Candidate sets for Antlr grammars

kaby76 commented 4 years ago

Mike,

Thanks for this library.

I am interested in computing the set of possible lookaheads in an Antlr grammar itself, specifically Expr.g4, defined at https://github.com/mike-lischke/antlr4-c3/blob/master/ports/c%23/test/Antlr4CodeCompletion.CoreUnitTest/Grammar/Expr.g4.

I've ported your library to use Antlr4.Runtime.Standard (v4.7.2), and updated the code to use the Java Antlr tool generator (https://github.com/kaby76/antlr4-c3). (Note, unless there is a compelling reason why people keep using Harwell's Antlr4cs generator, https://github.com/tunnelvisionlabs/antlr4cs, I prefer to use the standard Antlr Java tool and Antlr4.Runtime.Standard. As far as I know, no other target has a separate Antlr tool generator, and Harwell's tool is several version behind the current tool version 4.7.2.) I then added a test (https://github.com/kaby76/antlr4-c3/blob/master/ports/c%23/XUnitTestProject1/UnitTest1.cs#L121) that has the input of Expr.g4 erased from line 9 to the end of the file:

grammar Expr;

expression: assignment | simpleExpression;

assignment
    : (VAR | LET) ID EQUAL simpleExpression
;

The input has no syntax errors, but it is, of course, incomplete. I want to simulate typing in a new rule after the last semi-colon, e.g., code completion. I'm expecting at least RULE_REF to appear in the candidate.tokens list because after ";", I can start a new rule. When I call the library to compute the candidate set after the last semi-colon "core.CollectCandidates(index, null)", I get instead a token list of only CATCH, FINALLY, and -2. CATCH and FINALLY make sense because the rule for parserRuleSpec is "parserRuleSpec : DOC_COMMENT? ruleModifiers? RULE_REF argActionBlock? ruleReturns? throwsSpec? localsSpec? rulePrequel* COLON ruleBlock SEMI exceptionGroup ;". FOLLOW(SEMI) should contain FIRST(exceptionGroup), which in this case, contains CATCH, FINALLY. However, exceptionGroup can derive the empty string, so it should also contain FIRST(parserRuleSpec). If I add to the input "simpleExpression" after the last semi-colon, again I would expect RULE_REF at the caret positioned at "simpleExpression", but I only get CATCH, FINALLY, -2.

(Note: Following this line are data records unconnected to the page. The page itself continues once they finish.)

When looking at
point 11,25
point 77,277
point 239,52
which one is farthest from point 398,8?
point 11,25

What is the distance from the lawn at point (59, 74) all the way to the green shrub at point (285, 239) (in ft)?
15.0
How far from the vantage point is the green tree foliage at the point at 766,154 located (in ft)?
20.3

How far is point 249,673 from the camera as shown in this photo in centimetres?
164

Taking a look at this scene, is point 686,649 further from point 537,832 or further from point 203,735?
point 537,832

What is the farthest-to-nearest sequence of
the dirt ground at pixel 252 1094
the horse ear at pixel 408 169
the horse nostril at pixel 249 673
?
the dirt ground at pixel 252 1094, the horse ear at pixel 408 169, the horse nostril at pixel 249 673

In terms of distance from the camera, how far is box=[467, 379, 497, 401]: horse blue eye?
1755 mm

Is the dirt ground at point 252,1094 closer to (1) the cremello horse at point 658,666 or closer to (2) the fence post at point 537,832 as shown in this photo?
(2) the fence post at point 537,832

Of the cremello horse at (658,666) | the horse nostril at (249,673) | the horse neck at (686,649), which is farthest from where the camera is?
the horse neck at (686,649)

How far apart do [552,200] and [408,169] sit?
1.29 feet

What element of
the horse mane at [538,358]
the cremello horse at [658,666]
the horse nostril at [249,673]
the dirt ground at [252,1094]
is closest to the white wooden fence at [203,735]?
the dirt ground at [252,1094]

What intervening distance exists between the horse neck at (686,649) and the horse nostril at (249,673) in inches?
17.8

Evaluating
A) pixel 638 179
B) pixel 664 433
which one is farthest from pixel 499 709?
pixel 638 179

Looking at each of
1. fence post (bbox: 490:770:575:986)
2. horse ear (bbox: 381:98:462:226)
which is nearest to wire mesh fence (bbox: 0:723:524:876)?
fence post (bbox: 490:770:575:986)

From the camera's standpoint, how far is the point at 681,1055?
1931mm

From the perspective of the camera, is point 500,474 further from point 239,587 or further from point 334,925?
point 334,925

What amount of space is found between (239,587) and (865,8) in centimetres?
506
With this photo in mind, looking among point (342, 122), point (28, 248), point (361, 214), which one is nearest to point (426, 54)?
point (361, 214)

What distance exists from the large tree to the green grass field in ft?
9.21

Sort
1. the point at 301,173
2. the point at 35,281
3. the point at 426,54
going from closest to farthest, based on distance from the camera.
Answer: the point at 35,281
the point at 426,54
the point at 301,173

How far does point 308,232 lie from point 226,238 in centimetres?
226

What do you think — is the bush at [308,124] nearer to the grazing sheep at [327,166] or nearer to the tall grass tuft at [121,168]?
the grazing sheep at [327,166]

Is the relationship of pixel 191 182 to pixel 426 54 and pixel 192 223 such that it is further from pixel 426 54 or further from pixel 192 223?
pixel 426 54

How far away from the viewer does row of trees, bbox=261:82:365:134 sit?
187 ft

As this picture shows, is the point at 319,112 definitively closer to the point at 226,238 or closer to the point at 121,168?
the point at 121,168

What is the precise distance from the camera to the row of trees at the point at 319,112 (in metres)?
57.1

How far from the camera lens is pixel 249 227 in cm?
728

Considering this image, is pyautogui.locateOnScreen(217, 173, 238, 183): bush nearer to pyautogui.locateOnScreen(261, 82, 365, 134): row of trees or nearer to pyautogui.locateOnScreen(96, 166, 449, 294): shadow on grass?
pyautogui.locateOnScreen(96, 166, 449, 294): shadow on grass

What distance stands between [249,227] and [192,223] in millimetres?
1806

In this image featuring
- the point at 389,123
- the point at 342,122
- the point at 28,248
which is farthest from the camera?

My question is why isn't RULE_REF in the lookahead? I've only started to debug your code, and it'll take a while for me to fully comprehend.

--Ken

mike-lischke commented 4 years ago

Ken, can you please clarify: are you looking for completion candidates for the Expr grammar or the ANTLR4 grammar? You mention elements from the ANTRL4 grammar, but also mention Expr (which wouldn't play a role at all when you are interested in the ANTLR4 grammar instead).

kaby76 commented 4 years ago

I'm looking for candidates for Antlr grammars. If the caret is placed after a semicolon of a grammar parser rule, I would expect to see RULE_REF in the list because I can certainly type in a new rule after a semicolon which ended the previous rule. Expr is just sample input, but it could be any grammar.

mike-lischke commented 4 years ago

Now I understand, thanks. The RULE_REF candidate is returned for me at this position. Have you perhaps included that in your ignored token list?

Note: including RULE_REF at this point is probably not helpful, because you would start a new rule when typing a name, for which you cannot provide meaningful completion items (which only can show existing elements).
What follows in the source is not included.